■ **Page excerpt**:
Monday, June 23rd 2025
Researchers Unveils Real-Time GPU-Only Pipeline for Fully Procedural Trees
A research team from Coburg University of Applied Sciences and Arts in Germany, alongside AMD Germany, introduced a game-changing approach to procedural tree creation that runs entirely on the GPU, delivering both speed and flexibility, unlike anything we've seen before. Showcased at High-Performance Graphics 2025 in Copenhagen, the new pipeline utilizes DirectX 12 work graphs and mesh nodes to construct detailed tree models on the fly, without any CPU muscle. Artists and developers can tweak more than 150 parameters, everything from seasonal leaf color shifts and branch pruning styles to complex animations and automatic level-of-detail adjustments, all in real-time. When tested on an AMD Radeon RX 7900 XTX, the system generated and pushed unique tree geometries into the geometry buffer in just over three milliseconds. It then automatically tunes detail levels to maintain a target frame rate, effortlessly demonstrating stable 120 FPS under heavy workloads.
Wind effects and environmental interactions update seamlessly, and the CPU's only job is to fill a small set of constants (camera matrices, timestamps, and so on) before dispatching a single work graph. There's no need for continuous host-device chatter or asset streaming, which simplifies integration into existing engines. Perhaps the most eye-opening result is how little memory the transient data consumes. A traditional buffer-heavy approach might need tens of GB, but researcher's demo holds onto just 51 KB of persistent state per frame—a mind-boggling 99.9999% reduction compared to conventional methods. A scratch buffer of up to 1.5 GB is allocated for work-graph execution, though actual usage varies by GPU driver and can be released or reused afterward. Static assets, such as meshes and textures, remain unaffected, leaving future opportunities for neural compression or procedural texturing to further enhance memory savings.
The key to this achievement is work graphs, which can orchestrate millions of tasks without exploding dispatch counts. Traditional ExecuteIndirect calls would struggle with trees that can have up to 128^4 leaves (around 268 million), but work graphs handle it with ease. Widespread adoption will take time since current support is limited to AMD's RDNA 3+ and NVIDIA's 30-series and newer GPUs. Full game-engine integration and console support are still on the horizon. Looking forward, the researchers are exploring how to extend this flexible, GPU-driven pipeline into ray tracing, possibly by building on-GPU bounding volume hierarchies with the same work-graph framework.
Source:
HPG Paper
Wind effects and environmental interactions update seamlessly, and the CPU's only job is to fill a small set of constants (camera matrices, timestamps, and so on) before dispatching a single work graph. There's no need for continuous host-device chatter or asset streaming, which simplifies integration into existing engines. Perhaps the most eye-opening result is how little memory the transient data consumes. A traditional buffer-heavy approach might need tens of GB, but researcher's demo holds onto just 51 KB of persistent state per frame—a mind-boggling 99.9999% reduction compared to conventional methods. A scratch buffer of up to 1.5 GB is allocated for work-graph execution, though actual usage varies by GPU driver and can be released or reused afterward. Static assets, such as meshes and textures, remain unaffected, leaving future opportunities for neural compression or procedural texturing to further enhance memory savings.

■ **Data extract**:

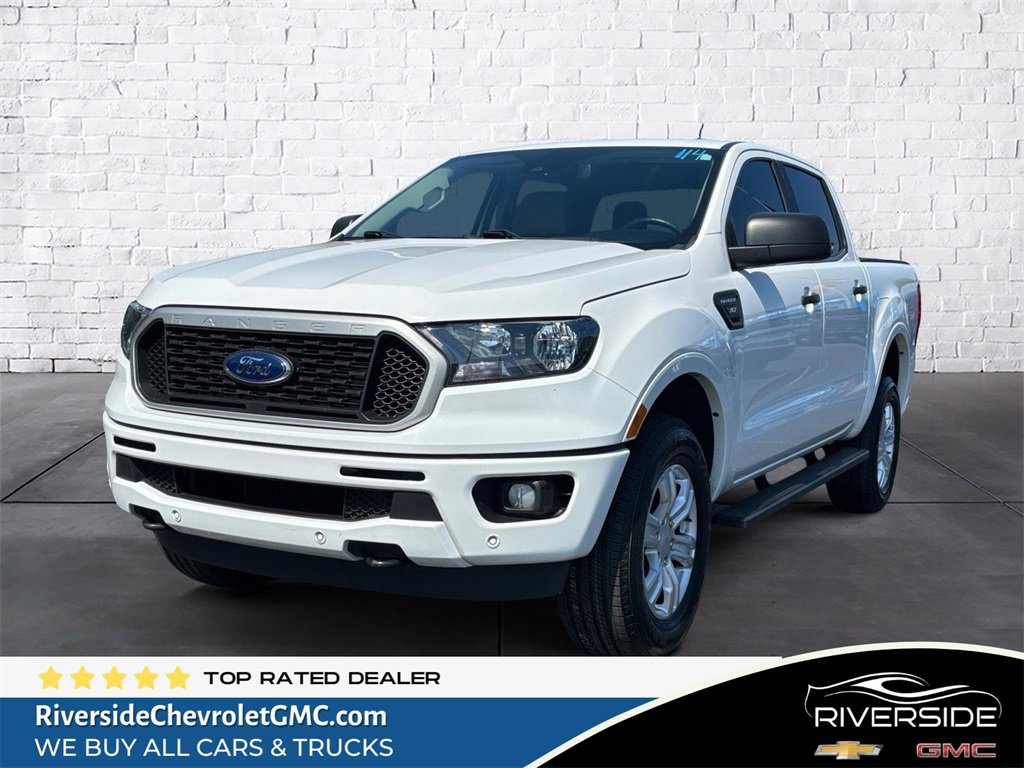 Used 2019 Ford Ranger XLT w/ Equipment Group 301A Mid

■ **Tasks to complete**:
1: According to the procedural tree article, why will widespread adoption of the pipeline take time? Answer in one to three sentences.
2: Which graphics card was the system tested on in the procedural tree article?
3: Write out the passage of the procedural tree article from "The key to this" up to and including "same work-graph framework.", word for word.

■ **Results of the exercise**:
1: Widespread adoption will take time because support is currently limited to AMD's RDNA 3+ GPUs and NVIDIA's 30-series and newer GPUs.

2: An AMD Radeon RX 7900 XTX.

3:
The key to this achievement is work graphs, which can orchestrate millions of tasks without exploding dispatch counts. Traditional ExecuteIndirect calls would struggle with trees that can have up to 128^4 leaves (around 268 million), but work graphs handle it with ease. Widespread adoption will take time since current support is limited to AMD's RDNA 3+ and NVIDIA's 30-series and newer GPUs. Full game-engine integration and console support are still on the horizon. Looking forward, the researchers are exploring how to extend this flexible, GPU-driven pipeline into ray tracing, possibly by building on-GPU bounding volume hierarchies with the same work-graph framework.